◆ Information given
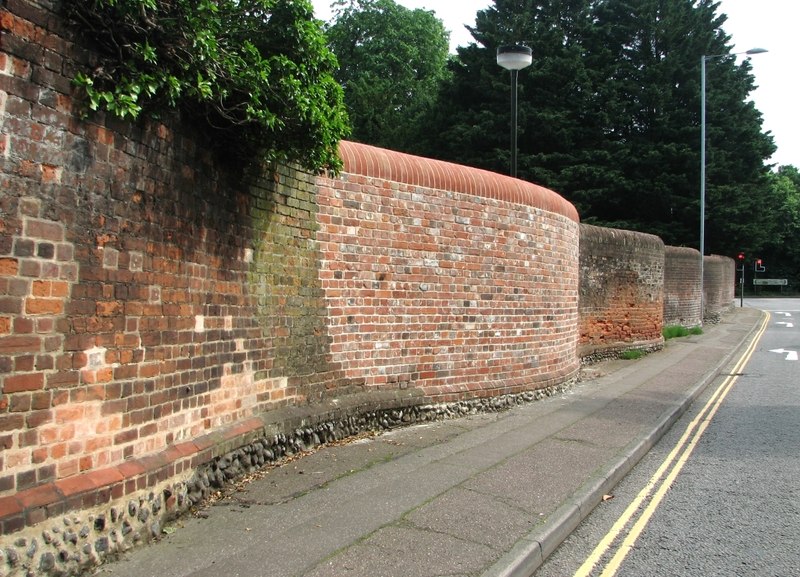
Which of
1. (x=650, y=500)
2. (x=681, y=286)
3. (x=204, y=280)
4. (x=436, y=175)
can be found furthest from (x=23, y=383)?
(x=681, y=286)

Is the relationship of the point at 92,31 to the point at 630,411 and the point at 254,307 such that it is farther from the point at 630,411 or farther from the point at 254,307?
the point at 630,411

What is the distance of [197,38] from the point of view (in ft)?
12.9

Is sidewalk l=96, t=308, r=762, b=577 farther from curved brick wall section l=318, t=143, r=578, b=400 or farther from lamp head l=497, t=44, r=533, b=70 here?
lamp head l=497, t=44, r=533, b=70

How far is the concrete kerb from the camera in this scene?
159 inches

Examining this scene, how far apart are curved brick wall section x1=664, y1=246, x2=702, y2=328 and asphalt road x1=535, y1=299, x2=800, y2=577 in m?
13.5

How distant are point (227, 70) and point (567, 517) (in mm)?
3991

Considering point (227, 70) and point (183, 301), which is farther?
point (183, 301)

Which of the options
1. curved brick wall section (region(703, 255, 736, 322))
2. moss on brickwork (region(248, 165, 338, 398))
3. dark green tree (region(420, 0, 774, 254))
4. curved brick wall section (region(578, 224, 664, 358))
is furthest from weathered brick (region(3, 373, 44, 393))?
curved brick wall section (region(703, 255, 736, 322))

◆ Work to complete
Rewrite all of the material above with every "farther" replaced by "further" and nothing else changed, leaving out the pictures.

◆ Result of this exercise
Which of
1. (x=650, y=500)
2. (x=681, y=286)
3. (x=204, y=280)
4. (x=436, y=175)
can be found furthest from (x=23, y=383)?
(x=681, y=286)

Is the relationship of the point at 92,31 to the point at 630,411 and the point at 254,307 such that it is further from the point at 630,411 or further from the point at 254,307?
the point at 630,411

What is the distance of [197,38] from the point of view (in ft)?
12.9

Is sidewalk l=96, t=308, r=762, b=577 further from curved brick wall section l=318, t=143, r=578, b=400 or further from lamp head l=497, t=44, r=533, b=70 here?
lamp head l=497, t=44, r=533, b=70

How far is the concrete kerb from the camera in this scene?
159 inches

Examining this scene, how far apart are curved brick wall section x1=664, y1=246, x2=702, y2=328 and asphalt road x1=535, y1=299, x2=800, y2=577 in m?
13.5

How distant are point (227, 70) and point (567, 517) (in mm)?
3991

Considering point (227, 70) and point (183, 301), which is further?
point (183, 301)

Which of the options
1. curved brick wall section (region(703, 255, 736, 322))
2. moss on brickwork (region(248, 165, 338, 398))
3. dark green tree (region(420, 0, 774, 254))
4. curved brick wall section (region(578, 224, 664, 358))
is furthest from weathered brick (region(3, 373, 44, 393))?
curved brick wall section (region(703, 255, 736, 322))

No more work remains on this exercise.